The temperature is expected to hover around -16 C with a windchill of close to -30 C, Environment Canada predicts.
As of 2:30 p.m. ET Monday it was -17 C with a windchill of -27 C.
Skies are expected to clear throughout the morning with west winds of about 30 kilometres per hour, gusting at times to 50 km/h. The winds should die down in the later afternoon.
Overnight, the weather agency expects winds up to 15 km/h with a low of -23 C and a wind chill of -27 C.
On Tuesday, the high is once again expected to hit -16 C with periods of snow beginning early in the morning and ending early in the evening.
At -15 C, hypothermia becomes an increasing concern and when the wind chill reaches -35 C or colder, exposed skin can freeze in as little as 10 minutes, Ottawa Public Health said in a notice posted on the city's website.
It said elderly people, children, infants, the homeless, newcomers to Canada, outdoor workers and sport enthusiasts are the most susceptible.
Outreach groups busy
The Ottawa Mission is one place where the city's homeless population of more than 7,000 can come in from the cold, but space is limited.
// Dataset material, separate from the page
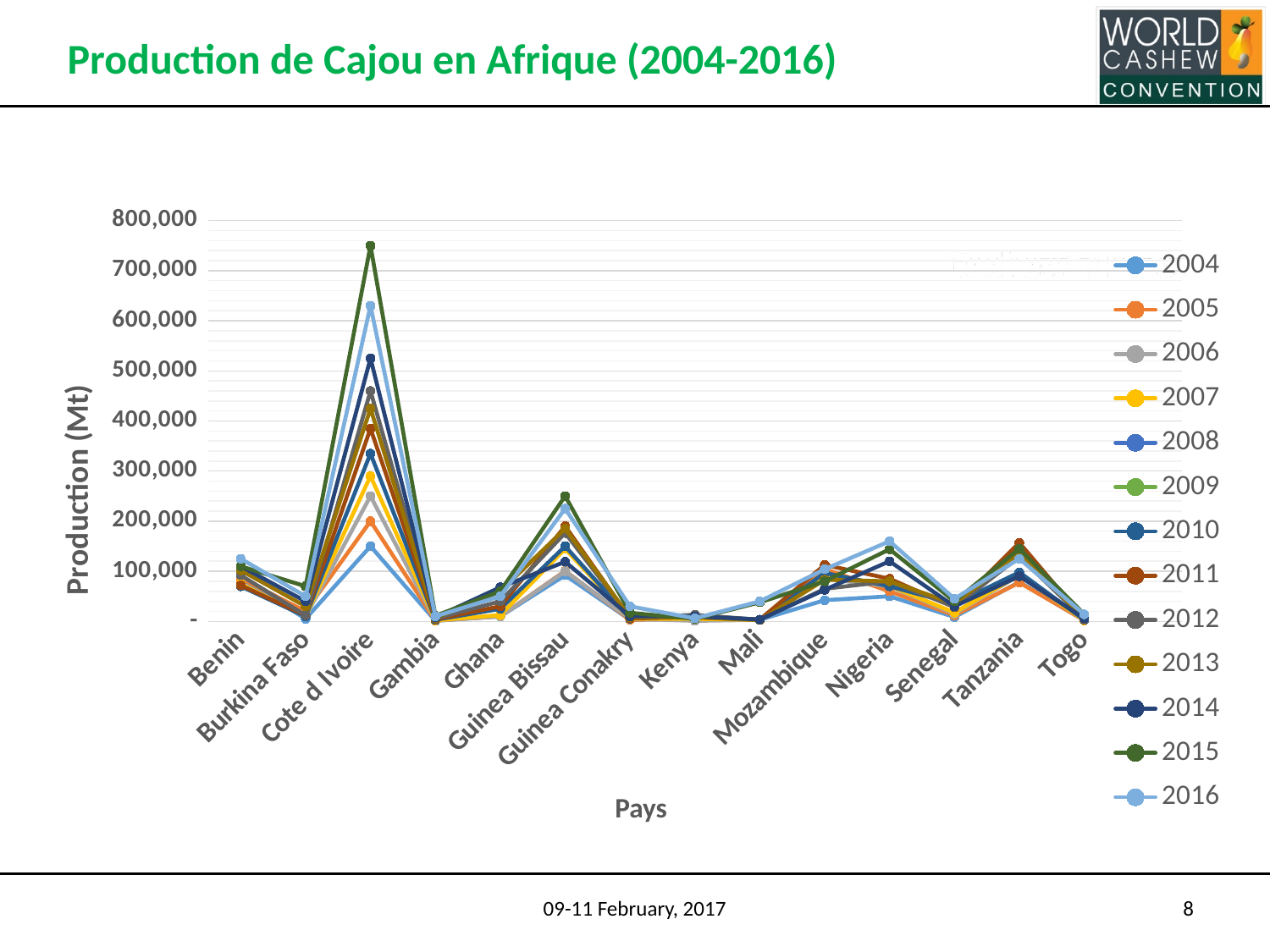
Which year's series reaches the highest value for Cote d Ivoire? 2015 How many countries are shown on the x axis of the chart? 14 What kind of chart is shown on the slide? line chart Is the 2016 production value for Gambia greater or less than 100,000? less Is the 2015 production value for Guinea Bissau greater or less than 200,000? greater In 2015, which country has the larger production: Cote d Ivoire or Guinea Bissau? Cote d Ivoire Is the 2015 production value for Cote d Ivoire greater or less than 700,000? greater Which country has the highest cashew production in the chart? Cote d Ivoire What is the title of the chart on the slide? Production de Cajou en Afrique (2004-2016) How many series does the chart legend list? 13 What is the label of the y axis of the chart? Production (Mt)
It's able to accommodate around 260 people.
"A lot of our people suffer from mental health issues and they just don't like crowds as it is," said the Mission's executive director Peter Tilley.
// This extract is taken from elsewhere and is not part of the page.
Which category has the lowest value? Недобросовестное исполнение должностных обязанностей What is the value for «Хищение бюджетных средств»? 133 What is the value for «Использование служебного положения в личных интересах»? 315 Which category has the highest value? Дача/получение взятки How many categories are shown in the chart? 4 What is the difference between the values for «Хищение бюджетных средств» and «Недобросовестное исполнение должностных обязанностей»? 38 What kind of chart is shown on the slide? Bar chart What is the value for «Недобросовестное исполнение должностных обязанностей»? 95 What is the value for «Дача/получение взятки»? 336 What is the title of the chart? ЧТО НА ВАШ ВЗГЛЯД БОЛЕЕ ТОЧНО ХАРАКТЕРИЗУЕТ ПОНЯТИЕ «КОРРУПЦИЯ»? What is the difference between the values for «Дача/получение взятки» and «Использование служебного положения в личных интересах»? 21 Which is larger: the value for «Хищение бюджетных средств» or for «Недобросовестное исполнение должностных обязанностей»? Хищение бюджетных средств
"Right now we're trying to ask people to stay inside and not walk the streets."
Alex Marinos said he used the Mission during the nearly two years he lived on Ottawa's streets.
"I have seen people under bridges in this temperature, it's unbelievable," he said.
Experts say about 100 people die in Canada every year from exposure to the cold, most of them homeless.
"They are no doubt the the people that are affected by these very cold conditions, and it's not just the deaths," said David Phillips, a spokesman for Environment Canada.
"People can suffer from frostbite or hypothermia."
The Ottawa Mission said it's asking for donations of coats, gloves and boots to help.
'Frost quakes' rumble through southern, eastern Ontario
Another side effect of the quick drop in temperatures is what is known as "frost quakes."
Environment Canada says that when the ground becomes saturated with water and then there's a warm spell followed immediately by a cold snap, the pressure can cause rocks or soil to crack, causing a loud boom.
Phillips said frost quakes were reported from Kitchener to Ottawa on Monday.
"They're what we call frost quakes or 'cryoseisms' in the technical language, but they're really just large pieces of ice below the surface that when extra cold, will crack," he said.
"It provides a sound and maybe a little bit of movement, I certainly heard them but I didn't feel them."
Phillips said frost quakes won't cause any real damage — they're just loud.